[Dataset records]
# # # #
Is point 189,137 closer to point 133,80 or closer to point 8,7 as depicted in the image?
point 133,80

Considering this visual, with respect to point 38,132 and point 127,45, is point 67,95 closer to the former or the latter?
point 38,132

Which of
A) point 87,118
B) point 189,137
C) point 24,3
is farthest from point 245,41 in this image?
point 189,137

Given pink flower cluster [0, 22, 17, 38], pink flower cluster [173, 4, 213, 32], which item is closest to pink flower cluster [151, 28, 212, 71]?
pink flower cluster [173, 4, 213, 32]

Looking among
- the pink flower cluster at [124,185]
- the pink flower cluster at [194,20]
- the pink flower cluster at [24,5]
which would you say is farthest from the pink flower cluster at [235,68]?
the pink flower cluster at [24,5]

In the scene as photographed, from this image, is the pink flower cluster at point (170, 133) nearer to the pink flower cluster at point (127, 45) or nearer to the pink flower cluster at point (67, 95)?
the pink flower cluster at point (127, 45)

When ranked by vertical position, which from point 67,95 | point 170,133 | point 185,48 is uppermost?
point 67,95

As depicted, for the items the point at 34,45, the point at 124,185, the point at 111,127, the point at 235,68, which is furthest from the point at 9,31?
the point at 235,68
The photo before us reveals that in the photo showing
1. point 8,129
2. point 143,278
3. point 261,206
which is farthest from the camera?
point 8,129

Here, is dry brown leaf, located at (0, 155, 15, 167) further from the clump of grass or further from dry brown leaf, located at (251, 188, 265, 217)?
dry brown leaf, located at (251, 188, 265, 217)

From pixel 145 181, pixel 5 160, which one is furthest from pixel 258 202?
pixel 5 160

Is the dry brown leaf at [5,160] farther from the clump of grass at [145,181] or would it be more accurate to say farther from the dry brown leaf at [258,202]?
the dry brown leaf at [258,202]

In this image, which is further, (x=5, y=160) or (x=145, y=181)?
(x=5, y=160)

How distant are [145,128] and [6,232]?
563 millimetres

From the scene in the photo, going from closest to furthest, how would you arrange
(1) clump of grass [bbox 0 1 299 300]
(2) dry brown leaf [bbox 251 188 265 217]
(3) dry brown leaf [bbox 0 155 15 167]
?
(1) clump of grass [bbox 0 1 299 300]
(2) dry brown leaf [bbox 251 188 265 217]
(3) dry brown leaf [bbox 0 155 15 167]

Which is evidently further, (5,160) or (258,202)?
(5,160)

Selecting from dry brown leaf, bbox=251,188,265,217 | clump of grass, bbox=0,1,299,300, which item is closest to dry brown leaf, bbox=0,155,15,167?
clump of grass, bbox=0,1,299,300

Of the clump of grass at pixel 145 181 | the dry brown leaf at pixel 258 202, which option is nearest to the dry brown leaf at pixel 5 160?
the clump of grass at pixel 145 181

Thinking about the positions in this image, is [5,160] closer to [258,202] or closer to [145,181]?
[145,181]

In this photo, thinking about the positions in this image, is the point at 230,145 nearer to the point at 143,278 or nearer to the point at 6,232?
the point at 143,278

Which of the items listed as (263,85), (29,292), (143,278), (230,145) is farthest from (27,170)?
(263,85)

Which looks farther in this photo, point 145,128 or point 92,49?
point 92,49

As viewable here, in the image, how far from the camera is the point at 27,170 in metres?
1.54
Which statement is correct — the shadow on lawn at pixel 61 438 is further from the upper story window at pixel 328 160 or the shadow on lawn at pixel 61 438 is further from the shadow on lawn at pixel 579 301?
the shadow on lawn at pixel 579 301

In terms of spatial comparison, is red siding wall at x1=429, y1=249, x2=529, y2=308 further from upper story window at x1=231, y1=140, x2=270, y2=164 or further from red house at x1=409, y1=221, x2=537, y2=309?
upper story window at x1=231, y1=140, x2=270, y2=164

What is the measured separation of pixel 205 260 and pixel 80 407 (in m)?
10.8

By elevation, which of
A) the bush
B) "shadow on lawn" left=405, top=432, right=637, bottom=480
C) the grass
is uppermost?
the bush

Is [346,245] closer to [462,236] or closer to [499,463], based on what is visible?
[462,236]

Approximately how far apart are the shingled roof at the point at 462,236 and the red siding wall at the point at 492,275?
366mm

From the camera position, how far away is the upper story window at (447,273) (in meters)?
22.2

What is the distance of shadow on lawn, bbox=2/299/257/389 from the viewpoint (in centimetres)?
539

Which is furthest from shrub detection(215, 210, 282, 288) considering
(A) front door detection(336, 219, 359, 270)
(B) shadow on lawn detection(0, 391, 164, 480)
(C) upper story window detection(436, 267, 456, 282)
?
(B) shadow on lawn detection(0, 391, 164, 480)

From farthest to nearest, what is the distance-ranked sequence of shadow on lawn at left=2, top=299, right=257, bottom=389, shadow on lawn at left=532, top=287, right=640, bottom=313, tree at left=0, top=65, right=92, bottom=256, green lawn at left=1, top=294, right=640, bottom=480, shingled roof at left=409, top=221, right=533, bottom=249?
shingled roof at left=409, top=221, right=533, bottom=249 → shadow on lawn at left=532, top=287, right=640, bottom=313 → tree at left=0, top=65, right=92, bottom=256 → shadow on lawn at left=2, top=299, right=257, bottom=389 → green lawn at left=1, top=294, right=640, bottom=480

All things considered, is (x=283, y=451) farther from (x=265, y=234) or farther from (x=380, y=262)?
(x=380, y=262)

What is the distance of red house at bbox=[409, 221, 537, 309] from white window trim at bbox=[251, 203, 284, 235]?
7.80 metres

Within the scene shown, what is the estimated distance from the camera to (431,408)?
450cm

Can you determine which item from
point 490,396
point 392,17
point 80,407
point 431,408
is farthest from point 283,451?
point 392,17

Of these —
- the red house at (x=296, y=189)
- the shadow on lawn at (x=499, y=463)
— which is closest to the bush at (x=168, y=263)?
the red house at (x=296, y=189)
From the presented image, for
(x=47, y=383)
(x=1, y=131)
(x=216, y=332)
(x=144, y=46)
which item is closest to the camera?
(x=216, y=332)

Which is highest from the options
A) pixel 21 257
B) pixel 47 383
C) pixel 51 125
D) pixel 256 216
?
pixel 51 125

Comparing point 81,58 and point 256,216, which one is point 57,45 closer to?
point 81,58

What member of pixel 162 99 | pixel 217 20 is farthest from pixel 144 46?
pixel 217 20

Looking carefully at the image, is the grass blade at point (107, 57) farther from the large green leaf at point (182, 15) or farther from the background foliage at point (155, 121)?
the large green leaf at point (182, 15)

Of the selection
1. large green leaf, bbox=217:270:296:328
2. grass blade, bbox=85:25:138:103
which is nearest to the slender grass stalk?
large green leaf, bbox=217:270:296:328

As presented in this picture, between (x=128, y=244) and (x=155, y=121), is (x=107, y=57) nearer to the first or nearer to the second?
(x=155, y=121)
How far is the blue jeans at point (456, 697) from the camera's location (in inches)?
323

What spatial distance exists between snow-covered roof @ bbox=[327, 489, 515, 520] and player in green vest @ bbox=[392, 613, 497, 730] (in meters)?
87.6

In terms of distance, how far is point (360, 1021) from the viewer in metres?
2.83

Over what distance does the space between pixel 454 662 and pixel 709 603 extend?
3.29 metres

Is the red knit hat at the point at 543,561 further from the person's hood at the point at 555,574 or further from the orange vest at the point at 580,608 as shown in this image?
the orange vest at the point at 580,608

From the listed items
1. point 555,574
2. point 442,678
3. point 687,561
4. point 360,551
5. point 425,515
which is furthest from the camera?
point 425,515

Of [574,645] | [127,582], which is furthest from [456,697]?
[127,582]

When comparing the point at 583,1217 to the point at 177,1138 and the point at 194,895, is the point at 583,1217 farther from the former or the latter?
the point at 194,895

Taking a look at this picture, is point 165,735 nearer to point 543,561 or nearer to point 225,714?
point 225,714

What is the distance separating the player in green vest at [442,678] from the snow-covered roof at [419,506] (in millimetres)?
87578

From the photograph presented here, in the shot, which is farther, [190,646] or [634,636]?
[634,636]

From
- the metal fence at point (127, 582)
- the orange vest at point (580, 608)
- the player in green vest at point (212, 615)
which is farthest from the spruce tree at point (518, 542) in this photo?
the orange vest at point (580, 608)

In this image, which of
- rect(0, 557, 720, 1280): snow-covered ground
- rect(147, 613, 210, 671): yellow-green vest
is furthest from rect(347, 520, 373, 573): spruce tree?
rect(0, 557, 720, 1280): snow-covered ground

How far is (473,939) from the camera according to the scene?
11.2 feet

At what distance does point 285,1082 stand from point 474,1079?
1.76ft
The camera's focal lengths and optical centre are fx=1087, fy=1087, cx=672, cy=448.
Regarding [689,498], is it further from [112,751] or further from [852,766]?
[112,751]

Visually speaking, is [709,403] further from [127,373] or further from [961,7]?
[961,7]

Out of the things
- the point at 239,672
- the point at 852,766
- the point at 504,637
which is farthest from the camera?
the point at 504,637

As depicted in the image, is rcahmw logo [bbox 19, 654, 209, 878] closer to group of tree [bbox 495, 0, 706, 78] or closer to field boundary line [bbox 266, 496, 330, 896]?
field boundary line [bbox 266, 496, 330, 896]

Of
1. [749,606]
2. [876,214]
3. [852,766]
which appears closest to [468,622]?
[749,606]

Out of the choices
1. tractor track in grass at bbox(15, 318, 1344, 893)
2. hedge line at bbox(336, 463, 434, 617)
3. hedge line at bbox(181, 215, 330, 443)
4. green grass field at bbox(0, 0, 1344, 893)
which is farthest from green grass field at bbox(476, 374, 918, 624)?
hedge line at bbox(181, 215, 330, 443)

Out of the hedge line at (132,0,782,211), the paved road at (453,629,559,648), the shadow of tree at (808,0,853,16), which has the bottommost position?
# # # #
[Objective]
Starting at the beginning of the data and ending at the line that contains "563 millimetres", write those lines out again with "clump of grass" changed to "tuft of grass" and nothing else altered.

[Exercise response]
Is point 189,137 closer to point 133,80 or closer to point 8,7 as depicted in the image?
point 133,80

Considering this visual, with respect to point 38,132 and point 127,45, is point 67,95 closer to the former or the latter?
point 38,132

Which of
A) point 87,118
B) point 189,137
C) point 24,3
is farthest from point 245,41 in this image?
point 189,137

Given pink flower cluster [0, 22, 17, 38], pink flower cluster [173, 4, 213, 32], which item is closest to pink flower cluster [151, 28, 212, 71]?
pink flower cluster [173, 4, 213, 32]

Looking among
- the pink flower cluster at [124,185]
- the pink flower cluster at [194,20]
- the pink flower cluster at [24,5]
which would you say is farthest from the pink flower cluster at [235,68]?
the pink flower cluster at [24,5]

In the scene as photographed, from this image, is the pink flower cluster at point (170, 133) nearer to the pink flower cluster at point (127, 45) or nearer to the pink flower cluster at point (67, 95)?
the pink flower cluster at point (127, 45)

When ranked by vertical position, which from point 67,95 | point 170,133 | point 185,48 is uppermost?
point 67,95

As depicted, for the items the point at 34,45, the point at 124,185, the point at 111,127, the point at 235,68, which is furthest from the point at 9,31?
the point at 235,68
The photo before us reveals that in the photo showing
1. point 8,129
2. point 143,278
3. point 261,206
which is farthest from the camera?
point 8,129

Here, is dry brown leaf, located at (0, 155, 15, 167) further from the tuft of grass or further from dry brown leaf, located at (251, 188, 265, 217)?
dry brown leaf, located at (251, 188, 265, 217)

From pixel 145 181, pixel 5 160, which one is furthest from pixel 258 202?
pixel 5 160

Is the dry brown leaf at [5,160] farther from the tuft of grass at [145,181] or would it be more accurate to say farther from the dry brown leaf at [258,202]?
the dry brown leaf at [258,202]

In this image, which is further, (x=5, y=160) or (x=145, y=181)?
(x=5, y=160)

How distant are [145,128] and [6,232]?
563 millimetres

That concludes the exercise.